Michaels, Schulwolf & Salerno attorneys have a wealth of experience in litigating complex, multi-party construction defect coverage cases. The firm has litigated claims involving a wide variety of design, material and building defects, including structural failures, roof collapse, defective roofing, incorrectly installed sheathing and cladding systems, leaking windows, water infiltration and mold, lead contaminated rainwater runoff and concrete defects.
Representative cases we have handled include collapsed roof trusses at an elementary school in Lake County, Illinois; leaking roofs at a college learning center and municipal library; damages arising from defective concrete delivered to numerous sites in Kentucky; leaking windows and cladding at a university dormitory in Chicago; contaminated runoff from a roof containing lead at a government building in Kane County, Illinois; damage to an artificial riverbank installed in the Milwaukee River; and water intrusion involving an Exterior Finish Insulating System (EIFS) at a junior high school in St. Clair County, Illinois.
Construction defect cases often involve multiple parties, with differing and often adverse interests. It is not uncommon for architects, engineers, construction managers, contractors, subcontractors and/or suppliers all to be involved in a a major construction defect claim. Litigating responsibility for the damage can be as important as determining insurance coverage.
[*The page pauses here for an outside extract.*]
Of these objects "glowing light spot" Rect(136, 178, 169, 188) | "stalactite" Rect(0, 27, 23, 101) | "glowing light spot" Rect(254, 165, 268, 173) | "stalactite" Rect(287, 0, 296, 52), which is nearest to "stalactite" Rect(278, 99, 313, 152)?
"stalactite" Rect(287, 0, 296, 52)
Michaels, Schulwolf & Salerno attorneys have the necessary depth of experience and knowledge of the law in both areas to obtain successful results for its clients.
Overlapping insurance among owners, subcontractors and contractors, named insureds and additional insureds, and primary or excess insurance, frequently raise issues regarding allocation of defense costs and indemnity in construction defect cases. Our firm has litigated and resolvedcontribution claims between insurers based upon such factors as the types of insurance at issue, time of the occurrence and time on the risk, named or additional insured status and the policyholder’s degree of liability for the damage alleged in the case.